Speaker 1 And we have been in a free-for-all environment for quite some time now.

Speaker 1 You know, obviously on a number of fronts, the Biden administration pushed that envelope as well.

Speaker 1 And unfortunately, when you say we're going to have a free-for-all and then you lose the election, you end up up with a free-for-all you probably don't like as much.

Speaker 2 Mariana?

Speaker 6 Right. I mean, maybe just a different slant on this.

Speaker 6 If the question is, you know, what do we think about making government more efficient and even having some sort of a organization that's been tasked for it?

Speaker 6 You know, every country around the world talks about having a more efficient government,

Speaker 6 you know, less bureaucracy, so on and so forth. That's not what we're seeing.

Speaker 6 What we're seeing is a very explicit, but also idiosyncratic, dare I say random attack on specific organizations within government. It's not necessarily going to make government smaller, right?

Speaker 6 Because if you do it without being really strategic, with an eye on what is government for, you might actually create a mess along the way that then has to get picked up by government later, ex post, with the government budget.

Speaker 6 I mean, what you need to look at is what is the size of government?

Speaker 6 How is government actually using its funds in a strategic way to solve the problems of the people living in that that country who have voted for that government, as opposed to just an ideological swipe at government agencies, which again might look good in terms of the ideological kind of theatrical side of it, but whether it's even eventually going to reduce government spend is completely, you know, we'll see.

Speaker 1 Got it. Okay, Paul? Okay, so I think Arin is giving us a completely misleading picture of symmetry here.
Okay. This is nothing at all.
Look, what we have, all right, the U.S.

Speaker 1 government is a very complex institution, and Congress cannot specify it in its actions in all details. So in many cases, it grants agencies a lot of freedom to interpret what the law means.

Speaker 2 Unspecific power.

Speaker 1 Well, I mean, the example that I think is probably most relevant to democratic governments using that discretion would be environmental policy.

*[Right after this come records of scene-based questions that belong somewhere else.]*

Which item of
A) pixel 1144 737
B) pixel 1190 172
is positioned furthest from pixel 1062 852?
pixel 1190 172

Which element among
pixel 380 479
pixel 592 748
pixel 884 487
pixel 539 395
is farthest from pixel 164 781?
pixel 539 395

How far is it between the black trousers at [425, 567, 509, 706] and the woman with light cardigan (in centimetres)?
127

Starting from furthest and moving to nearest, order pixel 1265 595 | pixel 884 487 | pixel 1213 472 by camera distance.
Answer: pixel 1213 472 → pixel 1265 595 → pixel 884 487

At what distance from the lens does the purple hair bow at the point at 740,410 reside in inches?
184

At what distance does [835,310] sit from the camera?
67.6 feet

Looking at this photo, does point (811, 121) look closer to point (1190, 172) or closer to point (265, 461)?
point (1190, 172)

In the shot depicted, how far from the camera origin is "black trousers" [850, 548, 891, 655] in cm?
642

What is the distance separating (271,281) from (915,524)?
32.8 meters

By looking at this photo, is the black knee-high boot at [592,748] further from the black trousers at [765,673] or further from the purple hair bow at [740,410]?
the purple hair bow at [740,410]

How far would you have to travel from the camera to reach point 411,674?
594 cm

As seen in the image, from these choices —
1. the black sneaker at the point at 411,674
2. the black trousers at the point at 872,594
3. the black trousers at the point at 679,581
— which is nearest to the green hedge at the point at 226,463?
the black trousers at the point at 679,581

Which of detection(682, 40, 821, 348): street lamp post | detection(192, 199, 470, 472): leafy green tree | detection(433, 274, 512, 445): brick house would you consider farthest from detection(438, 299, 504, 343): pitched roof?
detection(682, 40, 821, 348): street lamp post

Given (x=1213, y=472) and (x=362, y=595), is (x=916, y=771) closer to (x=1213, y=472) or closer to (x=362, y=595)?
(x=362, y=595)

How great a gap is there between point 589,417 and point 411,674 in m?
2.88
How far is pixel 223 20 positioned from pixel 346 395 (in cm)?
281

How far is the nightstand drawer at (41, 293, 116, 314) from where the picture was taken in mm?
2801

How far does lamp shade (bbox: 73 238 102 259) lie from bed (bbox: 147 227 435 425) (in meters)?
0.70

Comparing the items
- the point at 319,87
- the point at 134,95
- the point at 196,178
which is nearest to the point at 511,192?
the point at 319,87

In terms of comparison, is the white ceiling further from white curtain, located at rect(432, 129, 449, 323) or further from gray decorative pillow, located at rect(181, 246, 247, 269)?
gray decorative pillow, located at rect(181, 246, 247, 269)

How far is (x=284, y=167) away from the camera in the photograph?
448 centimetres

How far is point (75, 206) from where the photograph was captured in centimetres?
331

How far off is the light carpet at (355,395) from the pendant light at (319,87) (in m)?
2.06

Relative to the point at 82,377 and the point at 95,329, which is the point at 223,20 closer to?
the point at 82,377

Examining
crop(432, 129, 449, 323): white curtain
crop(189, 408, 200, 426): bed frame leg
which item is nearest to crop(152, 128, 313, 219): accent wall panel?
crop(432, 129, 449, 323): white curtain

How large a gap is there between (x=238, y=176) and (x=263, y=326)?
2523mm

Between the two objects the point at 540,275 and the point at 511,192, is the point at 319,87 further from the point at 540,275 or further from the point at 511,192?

Speaker 1 The EPA has sort of a broad mandate to regulate pollution, but exactly what constitutes pollution

Speaker 1 can't be fully specified because the science is constantly changing.

Speaker 1 And they did use it to take action against climate change because they couldn't get that stuff through Congress.

Speaker 1 Obviously, I think that was a good thing to do, but that was simply pushing the envelope. But saying, okay, here's an entire agency created by law, USAID.
This is an agency.

Speaker 1 Congress has created that agency. You cannot, or we didn't think you could, just say, by decree, we abolish that agency.
We cut off all of its funding. We stopped all of its activities.

Speaker 1 And there's also a very explicit ideological tilt in what's going on here. You know, if you look at what Elon Musk said about killing USAID, he didn't say we think that we have some discretion here.

Speaker 1 He said, this agency is... completely staffed by left-wing Marxists who hate America.

Speaker 1 And you cannot,

Speaker 1 I defy you to find anything like that happening under a democratic administration. So the idea that this is kind of tit for tag, well, they did it, so we'll do it.
Or the idea, by the way, that if

Speaker 1 Obama and Biden had been more restrained in their use of executive power, that the current administration would be acting with restraint.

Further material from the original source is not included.